UPDATE @7:20 pm: Fouraker's was closing as I arrived (@ 5:30), but Radio Shack had what I needed. I got a null modem adapter to crossover pins 2 & 3, which is to sit between the GPS and the level-shifter, so that I can just leave the GPS unit in DCE mode all the time (since it needs to be in that mode when controlling it from the PC). And I got a male-to-male DE9 gender-bender adapter, which will allow me to interconnect the hand-wired female connectors that are dangling off the FPGA board & the level shifter, and hopefully improve the rise-time on the 3.3V serial input & hopefully reduce the number of serial comm glitches.

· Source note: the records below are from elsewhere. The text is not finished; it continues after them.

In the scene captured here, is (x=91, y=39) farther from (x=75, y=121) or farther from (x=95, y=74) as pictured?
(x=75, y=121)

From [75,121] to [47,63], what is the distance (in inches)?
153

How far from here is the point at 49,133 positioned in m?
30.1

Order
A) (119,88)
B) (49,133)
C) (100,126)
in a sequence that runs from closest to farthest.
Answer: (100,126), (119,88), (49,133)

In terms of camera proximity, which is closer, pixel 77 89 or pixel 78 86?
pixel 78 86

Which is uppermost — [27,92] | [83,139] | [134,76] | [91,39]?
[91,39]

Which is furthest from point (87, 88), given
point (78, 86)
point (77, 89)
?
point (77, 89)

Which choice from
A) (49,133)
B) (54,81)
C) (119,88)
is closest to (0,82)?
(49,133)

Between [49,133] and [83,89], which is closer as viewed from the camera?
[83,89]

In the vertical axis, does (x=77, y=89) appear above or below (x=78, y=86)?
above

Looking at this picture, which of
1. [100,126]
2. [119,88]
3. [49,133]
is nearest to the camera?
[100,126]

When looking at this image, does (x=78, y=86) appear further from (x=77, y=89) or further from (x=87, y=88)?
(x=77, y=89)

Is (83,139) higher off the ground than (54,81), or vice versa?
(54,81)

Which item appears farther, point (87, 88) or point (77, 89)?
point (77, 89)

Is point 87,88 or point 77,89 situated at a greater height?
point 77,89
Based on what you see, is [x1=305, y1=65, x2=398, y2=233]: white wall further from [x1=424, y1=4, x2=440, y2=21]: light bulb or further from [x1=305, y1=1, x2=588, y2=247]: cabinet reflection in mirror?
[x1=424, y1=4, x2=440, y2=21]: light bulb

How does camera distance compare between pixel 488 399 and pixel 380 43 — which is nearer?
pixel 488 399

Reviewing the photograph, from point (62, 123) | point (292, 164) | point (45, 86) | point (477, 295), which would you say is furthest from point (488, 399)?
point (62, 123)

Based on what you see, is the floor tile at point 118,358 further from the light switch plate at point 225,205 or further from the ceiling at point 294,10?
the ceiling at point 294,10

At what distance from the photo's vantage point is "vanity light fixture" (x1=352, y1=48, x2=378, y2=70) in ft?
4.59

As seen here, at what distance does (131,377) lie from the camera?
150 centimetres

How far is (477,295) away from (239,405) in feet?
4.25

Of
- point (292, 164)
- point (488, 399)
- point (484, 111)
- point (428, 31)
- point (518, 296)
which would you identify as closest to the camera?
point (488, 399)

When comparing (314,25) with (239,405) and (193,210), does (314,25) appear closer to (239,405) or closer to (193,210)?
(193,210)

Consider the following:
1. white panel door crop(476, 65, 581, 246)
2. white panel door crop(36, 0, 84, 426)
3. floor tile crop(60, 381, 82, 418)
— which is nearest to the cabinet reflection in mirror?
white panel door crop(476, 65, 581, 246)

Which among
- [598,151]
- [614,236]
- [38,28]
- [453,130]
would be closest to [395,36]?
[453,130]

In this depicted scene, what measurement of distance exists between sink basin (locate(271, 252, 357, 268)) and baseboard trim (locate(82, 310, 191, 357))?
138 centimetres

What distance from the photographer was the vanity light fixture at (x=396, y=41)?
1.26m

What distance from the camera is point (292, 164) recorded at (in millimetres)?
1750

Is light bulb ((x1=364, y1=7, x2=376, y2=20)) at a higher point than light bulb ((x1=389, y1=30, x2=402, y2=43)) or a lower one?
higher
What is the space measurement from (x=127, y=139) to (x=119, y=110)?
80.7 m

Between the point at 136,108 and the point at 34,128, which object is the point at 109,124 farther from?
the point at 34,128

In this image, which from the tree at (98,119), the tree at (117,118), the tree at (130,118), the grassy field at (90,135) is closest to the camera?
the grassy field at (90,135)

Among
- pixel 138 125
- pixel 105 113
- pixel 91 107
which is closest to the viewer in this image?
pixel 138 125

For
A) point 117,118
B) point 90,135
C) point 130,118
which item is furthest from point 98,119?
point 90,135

HOWEVER, I should remark with the caveat that the serial glitches *could* conceivably be due to buffer overflows, say in a UART device somewhere, due to our near-complete lack of flow control, and not to any electrical problems with my serial connection per se. Really, I need to instrument the Nios firmware so that it verifies the checksums on the NMEA messages from the GPS before echoing them out over the Wi-Fi connection, and report an error on the diagnostic output if there is a bad or missing checksum. Then, in the Nios command shell, we can pipe the nios2-terminal output to a "tee" command to log a transcript file from the app, and then if we detect serial glitches, we can go back and refer to the transcript see whether they were already present in the NMEA lines when the FW first received them from the GPS. This will narrow down whether the glitches are occurring in the GPS->DE3 serial link (perhaps due to lack of flow control there), or in the rest of the communication path. They could also be occurring in the DE3->WiFi serial link, which has pins that could be used to implement CTS/RTS flow control, but I need to look back at the EZURiO manuals to see if/how I can configure it to use these signals. At the FPGA end, the flow control might need to be implemented manually, because if I recall, the Avalon UART core ignores the CTS/RTS signals even when configured to pass them through. Next, the characters could be getting dropped due to internal buffer overflows in the WiFi board's bridging function, perhaps due to limitations of its RTOS; if so, then this could conceivably be addressed by using the more efficient "flyover" mode instead. Next, conceivably the characters could be getting lost during network transmission, although normally I'd expect that the various PHY, data-link layer and session-level network protocols (e.g., TCP) would do enough error-checking to prevent this. I don't think the losses could possibly be happening in the server itself, since the Python language is pretty tight with respect to that sort of problem, and I don't think my Communicator classes had any arbitrary buffer-size limitations.